At this point in time, how­ever, only some 222 Chi­nese stocks (known as A-shares) are sched­uled for inclu­sion in the bench­marks roughly a year from now.  MSCI antic­i­pates about $17 bil­lion mov­ing into China’s domes­tic mar­kets ini­tially.  The company’s Emerg­ing Mar­kets Index alone is tracked by funds with some $1.6 tril­lion of assets under man­age­ment world­wide that will be oblig­ated to buy the Chi­nese stocks selected.

Mar­ket play­ers have been very keen to gain access to the Shang­hai and Shen­zhen exchanges with com­bined cap­i­tal­iza­tion of some $7.5 tril­lion. Despite China being the sec­ond biggest equity mar­ket in the world, for­eign investors only rep­re­sent 2% of total equity hold­ings.  That said, Chi­nese stocks traded in Hong Kong and New York already made up some 27% of MSCI’s Emerg­ing Mar­kets Index.  Reports indi­cate that it was the open­ing of a “Stock Con­nect” trad­ing link between the Shang­hai and Shezhen mar­kets and Hong Kong that served as the prin­ci­pal cat­a­lyst for this devel­op­ment.  This arrange­ment allows investors to avoid the cap­i­tal restric­tions that they would face buy­ing shares in these domes­tic Chi­nese mar­kets in ren­minbi.

There are down­side risks, how­ever, of this action by MSCI.  Chi­nese stock mar­kets are still politi­cized and sub­ject to manip­u­la­tion by the state, as wit­nessed dur­ing the mar­ket “cor­rec­tions” that occurred dur­ing the sum­mer of 2015, and again in early 2016. Nearly two-thirds of stocks MSCI will include are state-con­trolled.  It is still the case that state-backed Chi­nese invest­ment funds are ordered to buy or sell shares accord­ing to the government’s deci­sion to con­trol undue mar­ket volatil­ity.  Short sell­ing has, in the past, been sus­pended alto­gether at such times, as has the trad­ing of as much as half of the stocks in these exchanges for an extended period of time.

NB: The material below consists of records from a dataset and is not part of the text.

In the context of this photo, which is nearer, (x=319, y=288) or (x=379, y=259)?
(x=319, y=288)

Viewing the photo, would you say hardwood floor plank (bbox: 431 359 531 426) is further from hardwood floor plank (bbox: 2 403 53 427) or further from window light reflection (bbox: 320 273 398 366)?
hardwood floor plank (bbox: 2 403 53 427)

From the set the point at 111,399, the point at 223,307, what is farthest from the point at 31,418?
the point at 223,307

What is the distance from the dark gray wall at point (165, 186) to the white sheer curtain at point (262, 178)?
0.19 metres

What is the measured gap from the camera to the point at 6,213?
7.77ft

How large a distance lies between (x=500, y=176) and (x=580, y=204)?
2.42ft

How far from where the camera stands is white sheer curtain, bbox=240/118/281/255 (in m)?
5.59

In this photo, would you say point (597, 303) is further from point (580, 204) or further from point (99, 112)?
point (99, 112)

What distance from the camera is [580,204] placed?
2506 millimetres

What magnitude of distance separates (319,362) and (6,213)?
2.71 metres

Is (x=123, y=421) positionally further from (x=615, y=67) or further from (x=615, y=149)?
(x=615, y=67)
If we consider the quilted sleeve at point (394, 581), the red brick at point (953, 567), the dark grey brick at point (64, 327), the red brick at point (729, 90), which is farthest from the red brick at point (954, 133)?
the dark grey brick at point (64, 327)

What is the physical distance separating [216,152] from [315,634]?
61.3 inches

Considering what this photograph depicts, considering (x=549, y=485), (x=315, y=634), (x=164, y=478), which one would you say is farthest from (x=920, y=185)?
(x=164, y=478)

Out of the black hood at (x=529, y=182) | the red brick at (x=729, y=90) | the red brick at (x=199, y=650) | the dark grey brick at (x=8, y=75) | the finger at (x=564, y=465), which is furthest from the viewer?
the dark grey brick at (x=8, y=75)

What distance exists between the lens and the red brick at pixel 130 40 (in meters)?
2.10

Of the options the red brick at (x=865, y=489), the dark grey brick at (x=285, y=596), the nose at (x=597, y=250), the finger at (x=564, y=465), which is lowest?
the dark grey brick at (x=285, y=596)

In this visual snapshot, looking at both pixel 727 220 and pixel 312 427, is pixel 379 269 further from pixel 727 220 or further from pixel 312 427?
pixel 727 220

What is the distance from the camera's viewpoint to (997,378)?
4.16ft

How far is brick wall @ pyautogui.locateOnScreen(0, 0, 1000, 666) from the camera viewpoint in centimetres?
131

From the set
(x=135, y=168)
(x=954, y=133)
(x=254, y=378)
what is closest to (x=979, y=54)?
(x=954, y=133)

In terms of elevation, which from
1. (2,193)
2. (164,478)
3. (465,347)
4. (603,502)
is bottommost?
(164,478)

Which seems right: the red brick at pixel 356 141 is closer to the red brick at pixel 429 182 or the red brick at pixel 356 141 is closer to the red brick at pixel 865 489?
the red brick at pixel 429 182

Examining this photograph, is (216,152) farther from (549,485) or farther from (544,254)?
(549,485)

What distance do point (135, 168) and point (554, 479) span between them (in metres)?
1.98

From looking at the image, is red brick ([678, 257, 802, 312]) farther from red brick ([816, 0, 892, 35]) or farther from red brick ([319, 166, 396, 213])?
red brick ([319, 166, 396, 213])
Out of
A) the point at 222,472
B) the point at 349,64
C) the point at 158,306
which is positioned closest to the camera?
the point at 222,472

Beyond Chi­nese insti­tu­tional short­com­ings and high cor­po­rate debt lev­els are the risk pro­files and global foot­prints of a num­ber of Chi­nese enter­prises slated to be included in the MSCI bench­marks.  Some have poten­tial affil­i­a­tions with the Chi­nese national secu­rity estab­lish­ment and mil­i­tary.  Oth­ers may be asso­ci­ated with con­tro­ver­sial projects abroad, such as island-build­ing in the South China Sea.  Some Chi­nese com­pa­nies have engaged in ille­gal hack­ing, U.S. sanc­tions vio­la­tions, pro­lif­er­a­tion-related activ­ity and other high-risk endeav­ors.

These risk fac­tors are now more rel­e­vant to mar­ket play­ers due to the MSCI’s recent announce­ment and will require height­ened dili­gence efforts to prop­erly nav­i­gate in the period ahead.